Pendant ce temps, la sonde a photographié une tempête géante que les astronomes ont appelée la Grande Tache Sombre. Elle n'a pas duré: au moment où le Télescope Spatial Hubble la recherchait à nouveau, la tempête avait complètement disparu. Seulement 5 heures après son passage le plus proche de Neptune, Voyager 2 a également survécu Triton, la plus grande lune de Neptune, se rapprochant à un écart d'environ 40 000 km.
Triton, visité une seule fois et à peine demi-cartographié
Avec un diamètre de 2 710 km, Triton se classe au septième rang parmi toutes les lunes du système solaire en taille, surpassant chaque planète naine connue aujourd'hui. Il s'est avéré être aussi l'un des mondes les plus actifs géologiquement que quelqu'un ait trouvé: sa surface n'est pas plus vieille qu'environ 100 millions d'années, ce qui est jeune selon les normes planétaires et indique un remodelage continu plutôt qu'une croûte gelée et ancienne.
Le passage rapide de Voyager 2 n'a couvert que environ 40% de la surface de Triton. Cette lacune est une grande raison pour laquelle plusieurs missions conceptuelles ont depuis été proposées pour revenir et terminer le travail.

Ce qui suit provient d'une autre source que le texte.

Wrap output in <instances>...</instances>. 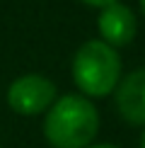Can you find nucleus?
<instances>
[{
	"instance_id": "nucleus-1",
	"label": "nucleus",
	"mask_w": 145,
	"mask_h": 148,
	"mask_svg": "<svg viewBox=\"0 0 145 148\" xmlns=\"http://www.w3.org/2000/svg\"><path fill=\"white\" fill-rule=\"evenodd\" d=\"M99 131V112L82 95H63L44 116V136L53 148H87Z\"/></svg>"
},
{
	"instance_id": "nucleus-2",
	"label": "nucleus",
	"mask_w": 145,
	"mask_h": 148,
	"mask_svg": "<svg viewBox=\"0 0 145 148\" xmlns=\"http://www.w3.org/2000/svg\"><path fill=\"white\" fill-rule=\"evenodd\" d=\"M72 83L85 97H109L121 83V58L114 46L89 39L72 56Z\"/></svg>"
},
{
	"instance_id": "nucleus-3",
	"label": "nucleus",
	"mask_w": 145,
	"mask_h": 148,
	"mask_svg": "<svg viewBox=\"0 0 145 148\" xmlns=\"http://www.w3.org/2000/svg\"><path fill=\"white\" fill-rule=\"evenodd\" d=\"M56 102V85L41 73H27L10 83L7 88V104L15 114L36 116L48 112V107Z\"/></svg>"
},
{
	"instance_id": "nucleus-4",
	"label": "nucleus",
	"mask_w": 145,
	"mask_h": 148,
	"mask_svg": "<svg viewBox=\"0 0 145 148\" xmlns=\"http://www.w3.org/2000/svg\"><path fill=\"white\" fill-rule=\"evenodd\" d=\"M97 27H99L102 41L109 46H126L136 39L138 32V20L136 12H133L128 5L123 3H114L104 8L99 12V20H97Z\"/></svg>"
},
{
	"instance_id": "nucleus-5",
	"label": "nucleus",
	"mask_w": 145,
	"mask_h": 148,
	"mask_svg": "<svg viewBox=\"0 0 145 148\" xmlns=\"http://www.w3.org/2000/svg\"><path fill=\"white\" fill-rule=\"evenodd\" d=\"M116 109L128 124L145 126V68L131 71L114 90Z\"/></svg>"
},
{
	"instance_id": "nucleus-6",
	"label": "nucleus",
	"mask_w": 145,
	"mask_h": 148,
	"mask_svg": "<svg viewBox=\"0 0 145 148\" xmlns=\"http://www.w3.org/2000/svg\"><path fill=\"white\" fill-rule=\"evenodd\" d=\"M82 3L89 5V8H99V10H104V8H109V5L119 3V0H82Z\"/></svg>"
},
{
	"instance_id": "nucleus-7",
	"label": "nucleus",
	"mask_w": 145,
	"mask_h": 148,
	"mask_svg": "<svg viewBox=\"0 0 145 148\" xmlns=\"http://www.w3.org/2000/svg\"><path fill=\"white\" fill-rule=\"evenodd\" d=\"M87 148H119V146H111V143H92Z\"/></svg>"
},
{
	"instance_id": "nucleus-8",
	"label": "nucleus",
	"mask_w": 145,
	"mask_h": 148,
	"mask_svg": "<svg viewBox=\"0 0 145 148\" xmlns=\"http://www.w3.org/2000/svg\"><path fill=\"white\" fill-rule=\"evenodd\" d=\"M140 148H145V131H143V136H140Z\"/></svg>"
},
{
	"instance_id": "nucleus-9",
	"label": "nucleus",
	"mask_w": 145,
	"mask_h": 148,
	"mask_svg": "<svg viewBox=\"0 0 145 148\" xmlns=\"http://www.w3.org/2000/svg\"><path fill=\"white\" fill-rule=\"evenodd\" d=\"M140 10H143V15H145V0H140Z\"/></svg>"
}]
</instances>
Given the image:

Traversée dans l'espace entre les étoiles
Voyager 2 a quitté la bulle protectrice que le Soleil souffle autour du système solaire, connue sous le nom d'héliosphère, et est entrée dans l'espace interstellaire le 5 novembre 2018. À ce moment-là, elle était à 119,7 UA (17,9 milliards de km) du Soleil, se déplaçant à 15 341 km/s.
La preuve la plus claire de cette traversée est venue d'un instrument appelé Plasma Science Experiment. L'instrument équivalent sur Voyager 1 était déjà mort en 1980, bien avant que ce jumeau atteigne le même limite, donc Voyager 2 s'est avéré enregistrer des données de plasma qu'aucune sonde n'avait jamais capturées auparavant. Au moment de cette traversée 2018, la mission de cinq ans pour laquelle les Voyager ont été conçus s'était déjà étendue à 41 ans, faisant de Voyager 2 la sonde spatiale la plus longue de la NASA.
Parler à une sonde à 16,5 heures de distance
À partir de février 2026, Voyager 2 est à environ 143,05 UA (21,4 milliards de km) de la Terre. Les contrôleurs de mission échangent toujours des signaux avec elle, mais chaque message voyage à la vitesse de la lumière, et même à cette vitesse le voyage entre la sonde spatiale et la Terre prend environ 16,5 heures.
Ce délai est le prix de l'alignement qui a envoyé Voyager 2 devant deux planètes que rien d'autre n'a jamais atteint. La prochaine sonde spatiale qui tentera le même alignement des planètes extérieures devra attendre que les étoiles, ou plutôt les planètes, s'arrangent à nouveau.